Given text:
◆ ◆ ◆ ◆ ◆

We talk about terrorists in the Gulf Region being radicalized through groups they attend, their Mosques, and by social media.  Let there be no doubt that this is occurring in our country.  Leading by example, the president, has mastered the radicalization of domestic terrorists who have perpetrated attacks on our own citizens.  On the people he has sworn to protect.

The Republican standard bearer knows that words matter.  He has sold products, contributed to books, and run a campaign.  To shrug and say, “Who me?” shows a willful ignorance that only compounds his complicity in every casualty.  On Monday afternoon, Sarah Huckabee-Sanders, the press secretary, simultaneously feigned shock and indignation when a reporter asked this very question.  It was as if she was admitting that the president of the United States sees himself as merely a reality TV star and not the leader of the country.  If you campaign for the president, if the president campaigns for you, or if you work for the president you bear responsibility for every riot, speeding car, and each death.  Whom you egg-on and what you say matters.

◆ ◆ ◆ ◆ ◆

Records:
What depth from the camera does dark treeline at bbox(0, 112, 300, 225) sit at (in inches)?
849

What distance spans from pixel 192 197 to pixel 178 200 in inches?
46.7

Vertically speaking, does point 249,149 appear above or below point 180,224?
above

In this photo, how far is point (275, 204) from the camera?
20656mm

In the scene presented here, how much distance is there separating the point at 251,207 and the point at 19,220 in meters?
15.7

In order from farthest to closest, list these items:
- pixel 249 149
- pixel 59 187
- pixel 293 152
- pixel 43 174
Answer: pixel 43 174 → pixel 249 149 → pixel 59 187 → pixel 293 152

◆ ◆ ◆ ◆ ◆

Set exercise 1: Copy the rows word for word, starting at the line that contains "In this photo, how" and ending with the last line of the rows.
Set exercise 2: Continue the commentary on the president's words and domestic radicalization from its last sentence.

Exercise result 1:
In this photo, how far is point (275, 204) from the camera?
20656mm

In the scene presented here, how much distance is there separating the point at 251,207 and the point at 19,220 in meters?
15.7

In order from farthest to closest, list these items:
- pixel 249 149
- pixel 59 187
- pixel 293 152
- pixel 43 174
Answer: pixel 43 174 → pixel 249 149 → pixel 59 187 → pixel 293 152

Exercise result 2:
Time and again, the president reads in a monotone from the prompter like a petulant child made to recite his homework.  He then returns, nearly with a wink and a nod, to shouting an incessant string of inflammatory lies.  This past weekend he justified attending a campaign rally by saying the stock exchange opened on September 12th, 2001, the morning after the 9-11 attacks.  This could not be further from the truth.  The New York Stock Exchange did not open until September 17th.  It could not have.  There was no data service, no telephone service; lower Manhattan had been evacuated, and there was a smoldering pile a few blocks away where several thousand people, including acquaintances of mine, had died the previous morning.

The extraordinary rise of hate speech in this country including white nationalism, anti LGBTQ, anti-Muslim, and antisemitism is backed up with data.  The Federal Bureau of Investigation, the General Accounting Office, Southern Poverty Law Center, and the CATO Institute are among those indicating a rise in domestic, biased attacks.

Those appalled by hate, domestic terrorist ideology, and the all too frequent violent result must consider the appropriate punishments to be meted out upon the convicted actors.  We want to believe that those convicted of serious crimes can be rehabilitated.  Indeed, our Constitution, for lack of a better description, goes out of its way to protect even those who seek its destruction.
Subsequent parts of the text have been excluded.